桓范反问道:“如何不能行?太傅劝了满宠,而满宠不允。他这个将近八旬的老人,在仕途上还能有什么追求?无非是此间利益没能谈妥罢了。想来也是,让一个辅臣帮大将军压制另一个辅臣,这个代价应当不小。大将军,我们应该好生想一想,我们能给满宠什么?什么出价?”
曹宇顿了一顿,而后说道:“满宠已是三公之一的司徒,从他这里无从可升了。满宠的次子前些年病死了,如今唯有长子满伟和两个孙子。无非是官位、爵位两途。让满伟去做个九卿如何?”
大将军司马卢毓在旁拱手:“大将军,九卿少有实权,以此来买一个辅臣,似乎有些不足。”
曹宇又道:“那让满伟去做个刺史如何?冀州、司隶这样的地方不能给,但是给个青州、徐州还是无妨的。”
桓范点头:“此事可以。但这般来论,满宠与大将军私人之间的关系还是有些不足。若能如同与曹长思一般、让满宠与大将军之间结亲,那便更好了。”
曹宇翻了个白眼:“结亲结亲,孤哪有那么多亲可结?”
桓范想了一想,说道:“当时大将军和曹长思结亲之时,是将张天师的女儿许出去了。
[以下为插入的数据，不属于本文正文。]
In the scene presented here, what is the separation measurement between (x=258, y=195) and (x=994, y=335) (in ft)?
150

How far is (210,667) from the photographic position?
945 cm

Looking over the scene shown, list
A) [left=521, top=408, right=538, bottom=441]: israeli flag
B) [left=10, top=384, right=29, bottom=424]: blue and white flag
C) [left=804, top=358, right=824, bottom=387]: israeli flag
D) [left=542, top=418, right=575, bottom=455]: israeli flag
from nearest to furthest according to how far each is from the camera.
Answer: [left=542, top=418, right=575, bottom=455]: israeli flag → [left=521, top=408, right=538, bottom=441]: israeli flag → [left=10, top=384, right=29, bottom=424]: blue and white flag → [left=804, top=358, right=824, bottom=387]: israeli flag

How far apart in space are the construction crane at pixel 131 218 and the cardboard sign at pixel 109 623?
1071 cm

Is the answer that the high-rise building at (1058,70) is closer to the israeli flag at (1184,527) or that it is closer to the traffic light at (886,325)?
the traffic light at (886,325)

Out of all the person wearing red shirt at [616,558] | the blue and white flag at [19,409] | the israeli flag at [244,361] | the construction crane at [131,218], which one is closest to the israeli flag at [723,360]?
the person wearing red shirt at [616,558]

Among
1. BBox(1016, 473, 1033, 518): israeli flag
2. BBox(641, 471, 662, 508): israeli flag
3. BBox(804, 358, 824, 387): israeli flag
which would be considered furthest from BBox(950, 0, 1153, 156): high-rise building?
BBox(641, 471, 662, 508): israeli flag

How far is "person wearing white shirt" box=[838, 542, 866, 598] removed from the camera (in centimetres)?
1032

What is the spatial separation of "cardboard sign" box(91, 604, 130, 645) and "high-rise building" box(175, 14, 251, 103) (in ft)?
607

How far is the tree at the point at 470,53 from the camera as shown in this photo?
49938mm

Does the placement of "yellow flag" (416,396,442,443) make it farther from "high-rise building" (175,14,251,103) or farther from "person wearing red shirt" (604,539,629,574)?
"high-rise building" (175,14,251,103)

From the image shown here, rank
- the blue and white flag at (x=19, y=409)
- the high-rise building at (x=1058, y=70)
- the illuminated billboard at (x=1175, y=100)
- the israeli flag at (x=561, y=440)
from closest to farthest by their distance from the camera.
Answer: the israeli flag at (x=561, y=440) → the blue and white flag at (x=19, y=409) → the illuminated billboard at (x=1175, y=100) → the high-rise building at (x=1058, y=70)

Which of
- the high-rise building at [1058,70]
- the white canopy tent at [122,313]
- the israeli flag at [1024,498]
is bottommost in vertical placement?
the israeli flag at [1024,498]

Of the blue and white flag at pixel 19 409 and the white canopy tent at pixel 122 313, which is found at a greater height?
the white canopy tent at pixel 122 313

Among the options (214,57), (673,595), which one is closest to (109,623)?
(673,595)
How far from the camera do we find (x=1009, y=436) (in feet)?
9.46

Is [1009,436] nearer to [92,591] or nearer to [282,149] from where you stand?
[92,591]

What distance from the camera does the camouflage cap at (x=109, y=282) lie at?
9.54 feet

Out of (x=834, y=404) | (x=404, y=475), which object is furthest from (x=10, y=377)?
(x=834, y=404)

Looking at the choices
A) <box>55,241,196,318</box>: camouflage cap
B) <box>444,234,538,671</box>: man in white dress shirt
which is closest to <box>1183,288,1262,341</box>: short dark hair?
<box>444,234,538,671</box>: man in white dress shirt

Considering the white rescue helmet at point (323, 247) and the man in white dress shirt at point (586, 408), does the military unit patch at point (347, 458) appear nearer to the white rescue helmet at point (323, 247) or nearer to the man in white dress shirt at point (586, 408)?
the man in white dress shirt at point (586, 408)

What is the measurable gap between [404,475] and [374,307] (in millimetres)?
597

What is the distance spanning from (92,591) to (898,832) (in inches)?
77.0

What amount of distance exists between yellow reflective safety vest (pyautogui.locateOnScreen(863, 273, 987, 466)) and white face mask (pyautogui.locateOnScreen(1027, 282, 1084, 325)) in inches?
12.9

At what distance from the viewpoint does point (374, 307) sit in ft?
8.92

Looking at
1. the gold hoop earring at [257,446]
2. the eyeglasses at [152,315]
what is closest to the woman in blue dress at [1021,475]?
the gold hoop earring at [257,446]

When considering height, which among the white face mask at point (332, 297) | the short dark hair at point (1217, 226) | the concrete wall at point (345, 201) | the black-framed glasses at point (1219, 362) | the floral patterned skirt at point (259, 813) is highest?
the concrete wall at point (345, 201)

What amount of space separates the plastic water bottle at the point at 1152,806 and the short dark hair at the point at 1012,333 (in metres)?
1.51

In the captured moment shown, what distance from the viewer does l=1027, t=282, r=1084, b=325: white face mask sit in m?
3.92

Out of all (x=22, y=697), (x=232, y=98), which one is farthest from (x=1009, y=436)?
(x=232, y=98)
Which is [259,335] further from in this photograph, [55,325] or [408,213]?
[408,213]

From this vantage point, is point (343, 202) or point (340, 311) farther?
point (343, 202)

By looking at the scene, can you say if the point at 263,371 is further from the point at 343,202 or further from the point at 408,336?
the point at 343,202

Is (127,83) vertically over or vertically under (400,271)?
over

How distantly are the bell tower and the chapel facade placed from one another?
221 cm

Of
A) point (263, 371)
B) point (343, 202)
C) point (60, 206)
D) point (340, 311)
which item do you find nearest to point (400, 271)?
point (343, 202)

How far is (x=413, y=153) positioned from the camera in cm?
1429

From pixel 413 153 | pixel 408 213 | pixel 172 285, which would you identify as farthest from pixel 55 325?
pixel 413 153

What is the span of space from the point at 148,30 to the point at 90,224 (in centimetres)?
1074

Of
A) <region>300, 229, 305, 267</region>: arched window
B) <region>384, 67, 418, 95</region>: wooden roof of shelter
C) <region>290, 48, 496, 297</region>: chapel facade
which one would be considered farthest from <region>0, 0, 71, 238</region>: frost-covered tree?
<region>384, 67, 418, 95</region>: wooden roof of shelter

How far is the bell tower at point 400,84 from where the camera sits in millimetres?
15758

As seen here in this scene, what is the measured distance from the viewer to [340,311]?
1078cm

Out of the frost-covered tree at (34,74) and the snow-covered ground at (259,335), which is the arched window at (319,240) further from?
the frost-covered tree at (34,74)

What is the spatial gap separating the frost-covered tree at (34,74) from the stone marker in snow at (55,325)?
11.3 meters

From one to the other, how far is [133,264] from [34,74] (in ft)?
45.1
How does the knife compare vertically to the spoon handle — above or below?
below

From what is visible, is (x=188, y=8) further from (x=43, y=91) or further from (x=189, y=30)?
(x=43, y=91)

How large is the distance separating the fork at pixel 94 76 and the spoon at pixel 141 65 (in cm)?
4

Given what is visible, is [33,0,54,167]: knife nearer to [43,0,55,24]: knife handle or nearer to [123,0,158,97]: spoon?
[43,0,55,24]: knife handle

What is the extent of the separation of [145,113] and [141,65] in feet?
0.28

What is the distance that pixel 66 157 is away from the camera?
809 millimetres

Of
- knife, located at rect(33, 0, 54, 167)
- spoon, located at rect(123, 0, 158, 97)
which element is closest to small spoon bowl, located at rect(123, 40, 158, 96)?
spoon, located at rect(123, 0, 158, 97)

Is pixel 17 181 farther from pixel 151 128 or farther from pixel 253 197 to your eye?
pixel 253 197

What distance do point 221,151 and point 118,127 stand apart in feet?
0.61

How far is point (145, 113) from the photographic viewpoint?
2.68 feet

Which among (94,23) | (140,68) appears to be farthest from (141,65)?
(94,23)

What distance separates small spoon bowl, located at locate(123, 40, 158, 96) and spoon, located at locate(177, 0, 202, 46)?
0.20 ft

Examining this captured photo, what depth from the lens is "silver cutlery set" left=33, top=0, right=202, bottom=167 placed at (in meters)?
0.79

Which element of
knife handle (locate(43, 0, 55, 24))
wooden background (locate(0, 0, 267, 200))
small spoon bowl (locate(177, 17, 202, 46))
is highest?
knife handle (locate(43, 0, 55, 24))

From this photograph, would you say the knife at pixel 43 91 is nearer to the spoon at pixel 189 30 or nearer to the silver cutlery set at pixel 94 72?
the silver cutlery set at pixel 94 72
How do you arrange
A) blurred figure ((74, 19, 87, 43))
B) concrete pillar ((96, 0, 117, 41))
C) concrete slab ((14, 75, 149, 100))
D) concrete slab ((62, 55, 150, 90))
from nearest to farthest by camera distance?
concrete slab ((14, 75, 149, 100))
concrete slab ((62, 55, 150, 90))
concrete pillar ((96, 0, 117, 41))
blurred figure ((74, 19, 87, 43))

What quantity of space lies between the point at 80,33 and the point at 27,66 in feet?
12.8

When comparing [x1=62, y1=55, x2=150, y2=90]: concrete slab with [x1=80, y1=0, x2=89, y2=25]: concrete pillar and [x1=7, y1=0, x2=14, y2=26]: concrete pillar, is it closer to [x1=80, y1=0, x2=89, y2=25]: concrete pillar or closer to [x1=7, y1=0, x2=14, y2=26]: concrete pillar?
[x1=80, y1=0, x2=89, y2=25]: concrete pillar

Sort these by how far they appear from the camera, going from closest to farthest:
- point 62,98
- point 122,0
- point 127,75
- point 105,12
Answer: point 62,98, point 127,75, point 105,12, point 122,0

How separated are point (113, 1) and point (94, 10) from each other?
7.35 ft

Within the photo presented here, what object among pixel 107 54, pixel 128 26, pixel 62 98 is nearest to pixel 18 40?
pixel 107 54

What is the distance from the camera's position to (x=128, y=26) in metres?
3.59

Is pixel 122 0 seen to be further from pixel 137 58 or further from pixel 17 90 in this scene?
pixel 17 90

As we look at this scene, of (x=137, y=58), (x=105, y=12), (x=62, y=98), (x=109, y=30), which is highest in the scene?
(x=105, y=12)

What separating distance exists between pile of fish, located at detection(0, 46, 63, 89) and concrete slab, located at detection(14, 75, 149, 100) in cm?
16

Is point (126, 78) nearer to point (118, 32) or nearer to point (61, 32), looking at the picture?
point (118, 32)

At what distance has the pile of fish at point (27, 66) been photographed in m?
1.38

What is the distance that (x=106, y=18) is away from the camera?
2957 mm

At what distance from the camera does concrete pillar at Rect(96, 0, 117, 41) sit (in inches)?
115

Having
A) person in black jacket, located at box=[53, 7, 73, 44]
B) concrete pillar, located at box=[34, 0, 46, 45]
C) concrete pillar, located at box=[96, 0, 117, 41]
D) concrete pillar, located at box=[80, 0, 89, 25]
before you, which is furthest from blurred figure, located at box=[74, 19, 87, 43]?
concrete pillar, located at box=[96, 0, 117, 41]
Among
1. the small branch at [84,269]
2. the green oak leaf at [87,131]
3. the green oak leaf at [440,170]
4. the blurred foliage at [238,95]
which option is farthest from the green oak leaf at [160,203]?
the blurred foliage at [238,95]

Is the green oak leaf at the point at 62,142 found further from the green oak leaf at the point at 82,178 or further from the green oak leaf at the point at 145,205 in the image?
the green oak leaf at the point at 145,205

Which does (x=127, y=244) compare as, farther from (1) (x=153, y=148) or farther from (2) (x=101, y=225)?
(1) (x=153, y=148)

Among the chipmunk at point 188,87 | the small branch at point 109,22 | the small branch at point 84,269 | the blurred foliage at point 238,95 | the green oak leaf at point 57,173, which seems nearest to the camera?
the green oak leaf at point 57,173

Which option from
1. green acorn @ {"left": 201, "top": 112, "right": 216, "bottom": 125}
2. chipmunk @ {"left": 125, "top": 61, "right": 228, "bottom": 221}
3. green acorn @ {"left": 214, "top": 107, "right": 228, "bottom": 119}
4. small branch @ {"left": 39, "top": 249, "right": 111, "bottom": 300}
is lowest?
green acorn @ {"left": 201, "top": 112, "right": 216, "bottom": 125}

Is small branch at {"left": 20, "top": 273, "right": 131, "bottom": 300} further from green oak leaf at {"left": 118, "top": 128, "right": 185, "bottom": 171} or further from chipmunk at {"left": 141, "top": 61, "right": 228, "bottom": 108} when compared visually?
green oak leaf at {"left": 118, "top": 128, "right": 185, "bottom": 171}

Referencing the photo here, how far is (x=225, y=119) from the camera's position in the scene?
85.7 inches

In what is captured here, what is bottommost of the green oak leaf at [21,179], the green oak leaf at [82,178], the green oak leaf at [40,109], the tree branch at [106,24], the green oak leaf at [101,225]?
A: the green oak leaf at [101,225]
我听闻张天师还有一女,不若就效仿此前故事?”
曹宇长叹一声:“也罢,也罢,就这样吧。只恨孤自己尚无儿女。”
“稍后卢司马去将张天师请来,孤亲自与张天师说。”
桓范拱手:“大将军家宅之事,我等本不该议论的。但今日的话说到这里,大将军似乎应当在府中多纳妾室,开枝散叶。”
“孤并非不喜女色,只是,哎,此事先不说了。”曹宇摇头道,“桓长史,劳你今日亲自去一趟太傅府中,再劝一劝太傅。他与我素来友善,日后我定不会亏待于他。”
桓范站起身来,拱手回应:“是,属下这就去。”
桓范亲自去了司马懿府中。司马懿也颇为友善,给足了桓范面子,亲自出门相迎。经过一番议论之后,同意了曹宇的要求,再次前往满宠府上。
等到司马懿第二日再次前往满宠府上之时,满宠听完曹宇的新条件之后,轻叹一声:“一个刺史加上与大将军妻弟结亲,这个条件也算不差了。可是在大将军这个条件里,把我这个老头子放在哪里了?大将军当真以为我快死了不成?”
司马懿一时愕然,心中暗骂一声:昨日明明是你说要为儿孙谋些权位,今日我又来此应你,儿孙还不够,现在自己又要权位了。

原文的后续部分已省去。